The first comprehensive history of the Mason-Dixon Line, the borderland that encapsulated the American story of rivalry and settler-colonial violence, slavery and audacious growth.
The United States is the product of border dynamics-not international frontiers, but the boundary that runs through its first heartland. The story of the Mason-Dixon Line is the story of America's colonial beginnings, nation building, and conflict over slavery.
Master historian Edward Gray offers the first comprehensive narrative of the Mason-Dixon Line. Formalized in 1767, the line resolved a generations-old dispute that began with the establishment of Pennsylvania in 1681. Rivalry with the Calverts of Maryland-complicated by struggles with Dutch settlers in Delaware, breakneck agricultural development, and the resistance of Lenape and Susquehannock natives-led to contentious jurisdictional ambiguity, full-scale battles among the colonists, and ethnic slaughter.
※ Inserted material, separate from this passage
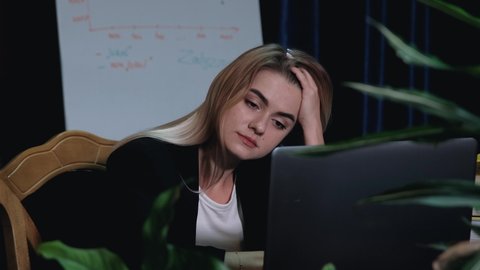 Frustrated young business woman feel stressed look at computer screen worried of problem read bad online news receive failed exam results concept sit at home office table
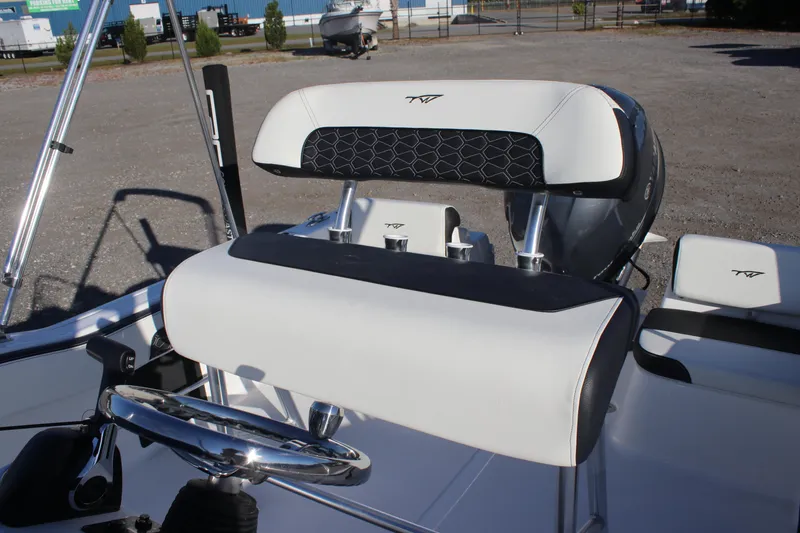 Slide: The Image of 2026 Tidewater 180 CC Adventure boat interior with steering wheel and seating. - 22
Then, in 1780, Pennsylvania's Act for the Gradual Abolition of Slavery inaugurated the next phase in the line's history. Proslavery and antislavery sentiments had long coexisted in the Maryland-Pennsylvania borderlands, but now African Americans-enslaved and free-faced a boundary between distinct legal regimes. With the passage of the Fugitive Slave Act in 1850, the Mason-Dixon Line became a federal instrument to arrest the northward flow of freedom-seeking Blacks. Only with the end of the Civil War did the line's significance fade, though it continued to haunt African Americans as Jim Crow took hold.
Mason-Dixon features a dramatic parade of colonial grandees, Native American diplomats, Quaker abolitionists, fugitives from slavery, capitalist railroad and canal builders, US presidents, Supreme Court justices, and Underground Railroad conductors-all contending with the relentless violence and political discord of a borderland that has proven a generative force in American history.